What you need to do
In the layered architecture text, copy out the passage that begins with "Purpose: Fairly distribute" and stops after "to +19 (lowest)", word for word.

Selected excerpt
- Opening Delimiter -

Layered Architecture
Visual Model
graph TB
subgraph Hardware["🖥️ Hardware & Firmware"]
CPU["CPU<br/>Multi-core"]
MEM["RAM"]
DISK["Storage<br/>NVMe/SSD"]
NIC["Network Card"]
FIRMWARE["UEFI/BIOS"]
end
subgraph Bootloader["🔧 Bootloader"]
GRUB["GRUB 2<br/>Boot selection"]
PARAMS["Kernel Parameters"]
end
subgraph Kernel["🔌 Kernel"]
SCHED["Scheduler<br/>CFS/RT"]
MM["Memory Mgmt<br/>VM/Paging"]
VFS["Filesystems<br/>VFS/ext4/btrfs"]
NET["Network Stack<br/>TCP/IP/eBPF"]
BLOCK["Block Layer<br/>I/O Queue"]
EBPF["eBPF Runtime<br/>Tracing/Policies"]
end
subgraph Userspace["👤 Userspace"]
INIT["init (PID 1)<br/>systemd"]
DAEMONS["Services/Daemons<br/>sshd, nginx, etc"]
SHELL["Shells & CLIs<br/>bash, zsh"]
end
subgraph Containers["📦 Containers"]
NS["Namespaces<br/>PID/Net/Mnt/IPC"]
CGROUPS["Control Groups<br/>CPU/Mem/I/O Limits"]
IMAGES["Container Images<br/>docker/OCI"]
end
subgraph Stacks["🌐 Stacks"]
NETSTACK["Networking<br/>Routing/Firewalls"]
STORAGE["Storage Subsystem<br/>LVM/MD/Ceph"]
end
Hardware --> Bootloader
Bootloader --> Kernel
Kernel --> Userspace
Userspace --> Containers
Kernel -.->|syscalls| Containers
Containers --> Stacks
Kernel --> Stacks
style Hardware fill:#f5f5f5
style Bootloader fill:#ffe6e6
style Kernel fill:#e6f3ff
style Userspace fill:#e6ffe6
style Containers fill:#fff0e6
style Stacks fill:#f0e6ff
Layer Legend
Layer | Purpose | Key Component | Interface |
---|---|---|---|
Hardware | Physical resources | CPU, RAM, NIC, storage | I/O ports, interrupts |
Bootloader | Load kernel into RAM | GRUB 2 | Bootloader → Kernel |
Kernel | OS core (process, memory, I/O, networking) | Scheduler, MM, VFS, TCP/IP | Syscalls (int 0x80, SYSENTER) |
Userspace | Services and applications | systemd, daemons, shells | Syscalls → Kernel |
Containers | Isolated process groups | Namespaces, cgroups | Kernel subsystems |
Stacks | Networking & storage topology | Routing, LVM, Ceph | Network packets, block I/O |
Kernel Subsystems
1. Process Scheduler (CFS - Completely Fair Scheduler)
Purpose: Fairly distribute CPU time among processes.
Key Concepts:
- Run queue: Per-CPU list of runnable tasks
- Virtual runtime (vruntime): Process’s accumulated CPU time (weighted)
- Nice value: -20 (highest priority) to +19 (lowest)
- Load average: Avg runnable tasks over 1/5/15 minutes
Best Practices:
# Check load average
uptime
# output: 12:34 up 10 days, 3:45, 2 users, load average: 0.80, 1.20, 1.50
# Set nice (only superuser can lower nice, i.e., increase priority)

- Closing Delimiter -

Dataset section
- Opening Delimiter -

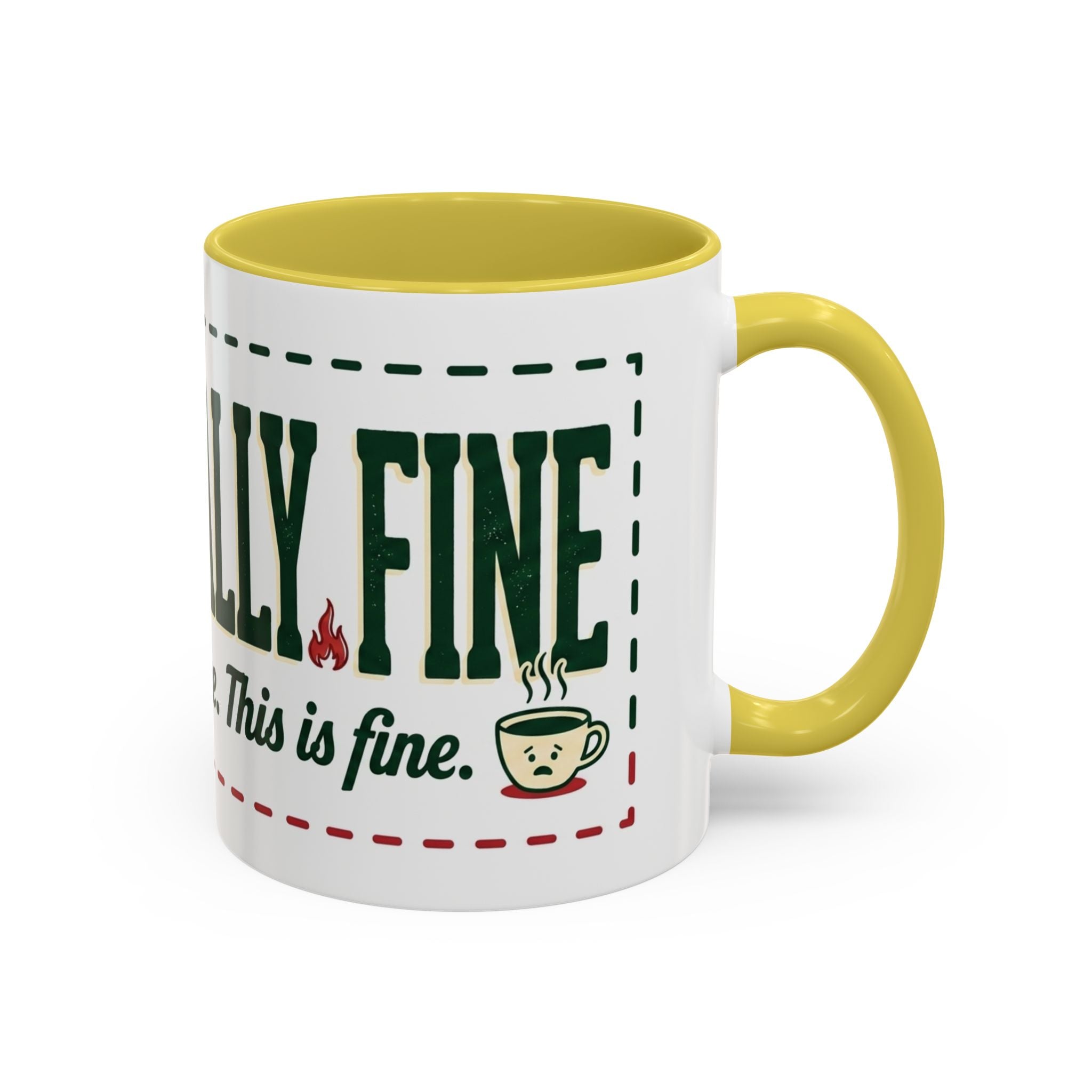 Everything Is Fine funny quote Mug | Colorful 11oz 15oz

- Closing Delimiter -

Reply to the exercise
Purpose: Fairly distribute CPU time among processes.
Key Concepts:
- Run queue: Per-CPU list of runnable tasks
- Virtual runtime (vruntime): Process’s accumulated CPU time (weighted)
- Nice value: -20 (highest priority) to +19 (lowest)